**SHORT EXERCISE A:**
Which lines in the rows below contain the word "position"? Copy each of them.

**SUPPLIED TEXT:**

The present invention relates to an infrared sensor device with temperature correction function, and an infrared thermography for measuring the temperature of an object under measurement by detecting infrared rays emitted from the object with a two-dimensional infrared sensor. More particularly, the present invention concerns a method and an apparatus for removing adverse effects of various infrared rays attributable to the optical system on accurate temperature measurement and correcting a shading (temperature gradient) in infrared cameras using two-dimensional infrared sensors.

**SUPPLIED DATA:**
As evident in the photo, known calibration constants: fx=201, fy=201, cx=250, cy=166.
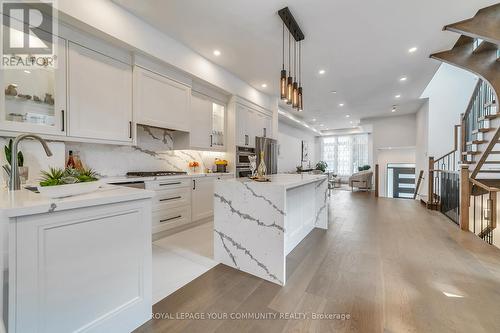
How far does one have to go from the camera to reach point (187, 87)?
11.1ft

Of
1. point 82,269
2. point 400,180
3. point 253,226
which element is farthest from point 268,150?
point 400,180

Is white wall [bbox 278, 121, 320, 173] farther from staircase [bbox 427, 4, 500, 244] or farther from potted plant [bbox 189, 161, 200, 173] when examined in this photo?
staircase [bbox 427, 4, 500, 244]

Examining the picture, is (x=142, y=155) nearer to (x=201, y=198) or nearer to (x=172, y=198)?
(x=172, y=198)

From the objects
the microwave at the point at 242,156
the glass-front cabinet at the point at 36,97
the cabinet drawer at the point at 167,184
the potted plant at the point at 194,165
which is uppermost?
the glass-front cabinet at the point at 36,97

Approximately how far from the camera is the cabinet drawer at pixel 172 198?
112 inches

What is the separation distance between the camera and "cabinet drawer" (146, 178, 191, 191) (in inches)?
108

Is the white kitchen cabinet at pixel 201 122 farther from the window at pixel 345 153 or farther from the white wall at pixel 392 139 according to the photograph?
the window at pixel 345 153

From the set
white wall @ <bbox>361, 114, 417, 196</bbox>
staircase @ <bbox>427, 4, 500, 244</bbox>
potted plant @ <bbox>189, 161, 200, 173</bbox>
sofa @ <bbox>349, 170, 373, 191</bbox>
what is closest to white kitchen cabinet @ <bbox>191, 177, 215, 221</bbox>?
potted plant @ <bbox>189, 161, 200, 173</bbox>

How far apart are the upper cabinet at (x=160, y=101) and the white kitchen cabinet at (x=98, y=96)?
11cm

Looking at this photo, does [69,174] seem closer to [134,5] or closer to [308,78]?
[134,5]

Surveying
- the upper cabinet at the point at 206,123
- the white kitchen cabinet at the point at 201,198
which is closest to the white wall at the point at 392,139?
the upper cabinet at the point at 206,123

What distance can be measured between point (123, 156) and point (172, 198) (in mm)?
928

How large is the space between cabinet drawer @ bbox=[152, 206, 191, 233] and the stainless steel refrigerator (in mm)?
2301

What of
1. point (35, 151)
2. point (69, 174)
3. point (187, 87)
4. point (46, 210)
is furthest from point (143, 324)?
point (187, 87)
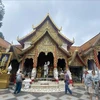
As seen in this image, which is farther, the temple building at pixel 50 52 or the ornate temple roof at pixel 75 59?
the ornate temple roof at pixel 75 59

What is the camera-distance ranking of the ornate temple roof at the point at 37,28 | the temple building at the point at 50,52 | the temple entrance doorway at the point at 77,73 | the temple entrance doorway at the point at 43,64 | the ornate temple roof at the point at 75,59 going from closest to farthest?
the temple building at the point at 50,52, the ornate temple roof at the point at 75,59, the temple entrance doorway at the point at 43,64, the temple entrance doorway at the point at 77,73, the ornate temple roof at the point at 37,28

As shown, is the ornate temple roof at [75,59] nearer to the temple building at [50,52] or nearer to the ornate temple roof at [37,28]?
the temple building at [50,52]

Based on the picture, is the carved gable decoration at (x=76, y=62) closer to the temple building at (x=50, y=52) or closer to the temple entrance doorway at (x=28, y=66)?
the temple building at (x=50, y=52)

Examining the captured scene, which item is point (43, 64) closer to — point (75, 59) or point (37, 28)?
point (75, 59)

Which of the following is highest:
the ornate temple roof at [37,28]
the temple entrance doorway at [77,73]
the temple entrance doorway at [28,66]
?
the ornate temple roof at [37,28]

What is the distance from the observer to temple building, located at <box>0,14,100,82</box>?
1065 centimetres

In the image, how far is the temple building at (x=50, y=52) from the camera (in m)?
10.6

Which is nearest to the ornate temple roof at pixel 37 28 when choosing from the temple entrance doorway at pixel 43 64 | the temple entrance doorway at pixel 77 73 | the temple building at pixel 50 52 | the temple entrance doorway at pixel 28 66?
the temple building at pixel 50 52

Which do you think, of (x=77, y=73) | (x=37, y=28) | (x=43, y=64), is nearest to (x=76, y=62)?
(x=77, y=73)

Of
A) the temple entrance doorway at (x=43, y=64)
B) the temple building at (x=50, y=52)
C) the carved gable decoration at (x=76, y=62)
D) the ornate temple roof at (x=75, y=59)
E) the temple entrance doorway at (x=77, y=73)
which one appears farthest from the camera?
the temple entrance doorway at (x=77, y=73)

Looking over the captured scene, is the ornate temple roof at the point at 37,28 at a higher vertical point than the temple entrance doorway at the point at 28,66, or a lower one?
higher

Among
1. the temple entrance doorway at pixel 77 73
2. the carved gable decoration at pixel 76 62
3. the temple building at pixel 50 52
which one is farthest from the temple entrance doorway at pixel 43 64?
the carved gable decoration at pixel 76 62

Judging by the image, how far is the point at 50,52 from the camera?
1140 cm

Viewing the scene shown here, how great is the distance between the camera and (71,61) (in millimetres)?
11000
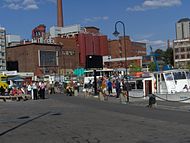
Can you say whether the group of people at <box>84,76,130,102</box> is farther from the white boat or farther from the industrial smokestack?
the industrial smokestack

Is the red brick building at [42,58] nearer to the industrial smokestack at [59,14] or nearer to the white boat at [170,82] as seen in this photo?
the industrial smokestack at [59,14]

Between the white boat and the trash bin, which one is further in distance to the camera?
the white boat

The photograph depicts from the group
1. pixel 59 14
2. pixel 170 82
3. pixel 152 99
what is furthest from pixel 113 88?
pixel 59 14

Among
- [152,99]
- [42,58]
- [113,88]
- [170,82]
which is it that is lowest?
[152,99]

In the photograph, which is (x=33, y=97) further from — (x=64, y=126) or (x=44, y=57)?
(x=44, y=57)

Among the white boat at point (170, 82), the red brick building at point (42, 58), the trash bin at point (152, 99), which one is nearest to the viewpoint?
the trash bin at point (152, 99)

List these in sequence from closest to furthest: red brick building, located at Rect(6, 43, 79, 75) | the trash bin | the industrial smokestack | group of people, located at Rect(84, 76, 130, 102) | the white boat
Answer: the trash bin < group of people, located at Rect(84, 76, 130, 102) < the white boat < red brick building, located at Rect(6, 43, 79, 75) < the industrial smokestack

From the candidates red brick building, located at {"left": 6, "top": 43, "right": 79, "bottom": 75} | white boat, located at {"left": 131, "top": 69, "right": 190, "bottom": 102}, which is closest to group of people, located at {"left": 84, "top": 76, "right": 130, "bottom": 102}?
white boat, located at {"left": 131, "top": 69, "right": 190, "bottom": 102}

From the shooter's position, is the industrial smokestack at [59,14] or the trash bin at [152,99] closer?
the trash bin at [152,99]

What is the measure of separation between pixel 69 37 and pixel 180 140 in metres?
165

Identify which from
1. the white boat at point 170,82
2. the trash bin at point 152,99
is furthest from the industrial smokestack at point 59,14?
the trash bin at point 152,99

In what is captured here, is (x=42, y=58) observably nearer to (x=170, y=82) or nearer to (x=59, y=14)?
(x=59, y=14)

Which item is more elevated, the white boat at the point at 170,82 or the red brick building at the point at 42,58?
the red brick building at the point at 42,58

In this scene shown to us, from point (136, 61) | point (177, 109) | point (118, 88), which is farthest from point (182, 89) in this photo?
point (136, 61)
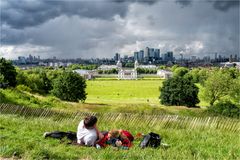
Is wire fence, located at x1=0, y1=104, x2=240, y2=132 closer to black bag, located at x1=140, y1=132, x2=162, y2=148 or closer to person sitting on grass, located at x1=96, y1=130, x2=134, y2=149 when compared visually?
person sitting on grass, located at x1=96, y1=130, x2=134, y2=149

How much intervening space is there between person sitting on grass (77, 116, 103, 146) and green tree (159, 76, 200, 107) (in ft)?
202

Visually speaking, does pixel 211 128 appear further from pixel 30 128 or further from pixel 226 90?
pixel 226 90

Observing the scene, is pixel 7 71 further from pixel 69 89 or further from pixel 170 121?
pixel 170 121

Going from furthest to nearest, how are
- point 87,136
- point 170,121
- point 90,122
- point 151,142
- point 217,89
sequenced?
→ point 217,89
point 170,121
point 90,122
point 87,136
point 151,142

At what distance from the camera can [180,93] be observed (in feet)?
237

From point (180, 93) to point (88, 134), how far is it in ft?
203

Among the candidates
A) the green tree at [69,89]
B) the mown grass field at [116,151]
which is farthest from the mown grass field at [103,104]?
the mown grass field at [116,151]

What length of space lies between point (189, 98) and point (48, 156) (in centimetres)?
6629

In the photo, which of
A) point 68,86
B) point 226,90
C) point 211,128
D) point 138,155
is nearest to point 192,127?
point 211,128

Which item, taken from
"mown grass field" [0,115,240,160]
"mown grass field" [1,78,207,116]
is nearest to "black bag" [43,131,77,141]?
"mown grass field" [0,115,240,160]

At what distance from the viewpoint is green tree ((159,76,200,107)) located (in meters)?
72.4

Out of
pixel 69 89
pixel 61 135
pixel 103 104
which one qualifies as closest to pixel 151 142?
pixel 61 135

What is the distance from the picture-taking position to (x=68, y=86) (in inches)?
3051

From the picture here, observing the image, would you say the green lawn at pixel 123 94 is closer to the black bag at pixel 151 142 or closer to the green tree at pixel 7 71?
the green tree at pixel 7 71
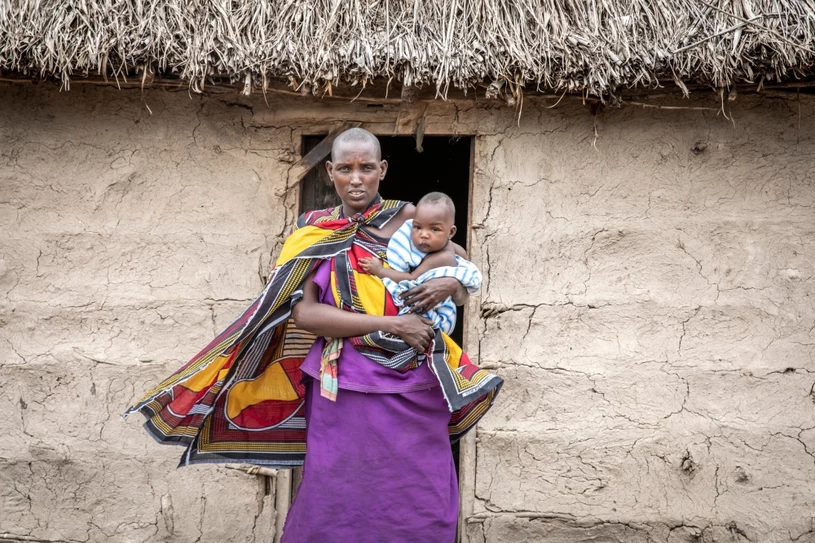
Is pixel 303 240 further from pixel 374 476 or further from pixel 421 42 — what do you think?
pixel 421 42

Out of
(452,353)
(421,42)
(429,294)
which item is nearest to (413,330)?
(429,294)

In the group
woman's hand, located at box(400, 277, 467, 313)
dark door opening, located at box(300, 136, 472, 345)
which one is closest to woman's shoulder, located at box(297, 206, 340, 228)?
woman's hand, located at box(400, 277, 467, 313)

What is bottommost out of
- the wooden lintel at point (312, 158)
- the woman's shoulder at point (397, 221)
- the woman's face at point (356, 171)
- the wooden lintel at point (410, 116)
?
the woman's shoulder at point (397, 221)

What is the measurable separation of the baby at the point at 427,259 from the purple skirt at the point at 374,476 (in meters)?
0.34

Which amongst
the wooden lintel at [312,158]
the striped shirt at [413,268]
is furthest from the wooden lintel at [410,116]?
the striped shirt at [413,268]

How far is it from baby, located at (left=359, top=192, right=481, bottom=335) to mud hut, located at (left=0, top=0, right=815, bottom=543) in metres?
0.95

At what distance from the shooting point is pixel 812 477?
146 inches

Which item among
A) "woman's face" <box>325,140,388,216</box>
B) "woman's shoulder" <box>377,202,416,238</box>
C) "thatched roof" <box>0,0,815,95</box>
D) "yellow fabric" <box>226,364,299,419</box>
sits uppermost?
"thatched roof" <box>0,0,815,95</box>

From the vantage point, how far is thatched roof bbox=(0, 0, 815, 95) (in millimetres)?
3531

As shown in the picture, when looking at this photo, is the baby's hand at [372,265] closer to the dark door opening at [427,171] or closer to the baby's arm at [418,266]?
the baby's arm at [418,266]

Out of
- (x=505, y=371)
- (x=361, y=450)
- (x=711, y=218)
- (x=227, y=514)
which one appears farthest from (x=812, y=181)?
(x=227, y=514)

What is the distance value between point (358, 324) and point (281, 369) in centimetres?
57

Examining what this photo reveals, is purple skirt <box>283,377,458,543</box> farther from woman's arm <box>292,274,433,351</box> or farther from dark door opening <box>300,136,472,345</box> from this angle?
dark door opening <box>300,136,472,345</box>

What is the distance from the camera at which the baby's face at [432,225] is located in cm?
280
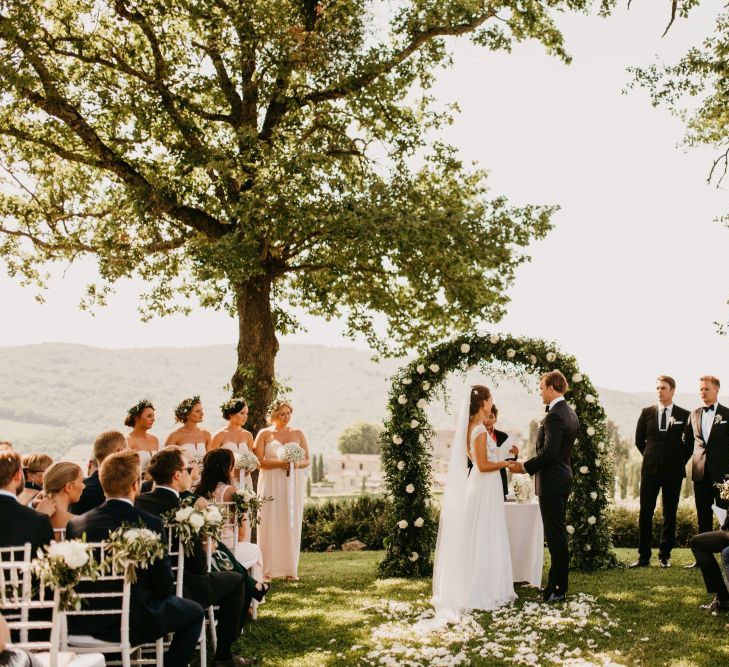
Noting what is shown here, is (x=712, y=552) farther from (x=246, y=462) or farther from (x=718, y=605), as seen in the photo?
(x=246, y=462)

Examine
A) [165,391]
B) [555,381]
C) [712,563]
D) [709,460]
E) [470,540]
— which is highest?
[165,391]

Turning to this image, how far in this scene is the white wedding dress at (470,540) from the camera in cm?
838

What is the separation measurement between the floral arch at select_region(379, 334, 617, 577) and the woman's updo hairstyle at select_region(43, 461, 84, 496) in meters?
5.86

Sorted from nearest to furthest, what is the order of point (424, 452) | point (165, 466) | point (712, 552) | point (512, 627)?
point (165, 466)
point (512, 627)
point (712, 552)
point (424, 452)

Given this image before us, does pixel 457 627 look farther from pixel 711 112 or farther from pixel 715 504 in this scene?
pixel 711 112

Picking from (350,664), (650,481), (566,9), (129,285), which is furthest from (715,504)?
(129,285)

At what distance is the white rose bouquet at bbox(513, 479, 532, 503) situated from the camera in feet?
31.7

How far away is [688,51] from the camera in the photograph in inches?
573

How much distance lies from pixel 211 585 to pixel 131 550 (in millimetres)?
1751

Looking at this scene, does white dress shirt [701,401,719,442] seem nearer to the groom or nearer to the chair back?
the groom

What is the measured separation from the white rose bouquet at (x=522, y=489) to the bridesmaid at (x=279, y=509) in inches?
103

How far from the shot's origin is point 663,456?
10.5 metres

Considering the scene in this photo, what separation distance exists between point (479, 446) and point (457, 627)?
1.84 metres

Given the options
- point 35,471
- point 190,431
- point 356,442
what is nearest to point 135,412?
point 190,431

**SHORT EXERCISE B:**
Carry on the passage about infrared sensor temperature correction, starting after its last sentence.

**TASK RESPONSE A:**
From the shooter's position, is the industrial smokestack at [59,14] or the trash bin at [152,99] closer?
What is the distance from the picture-taking position to (x=68, y=86) (in inches)?

**TASK RESPONSE B:**
In the conventional infrared thermography, in order that only infrared rays emitted from the object under measurement are incident on the infrared sensor, a point sensor (i.e., a point-like infrared sensor) with a field-of-view aperture stop, which is also called cold shield and cooled to a low temperature, is used as means for detecting infrared rays. A two-dimensional thermal image is obtained by optically scanning infrared rays incident on the point sensor in the field of view with a mechanical scanner. With this mechanical scan system, it is possible to refer to a reference heat source by utilizing an ineffective period of scanning. The system corrects the output of the infrared sensor by comparing the infrared energy from the reference heat source and that from the object under measurement. By adopting this infrared sensor temperature correction method, it is possible to accurately measure the temperature of the object under measurement.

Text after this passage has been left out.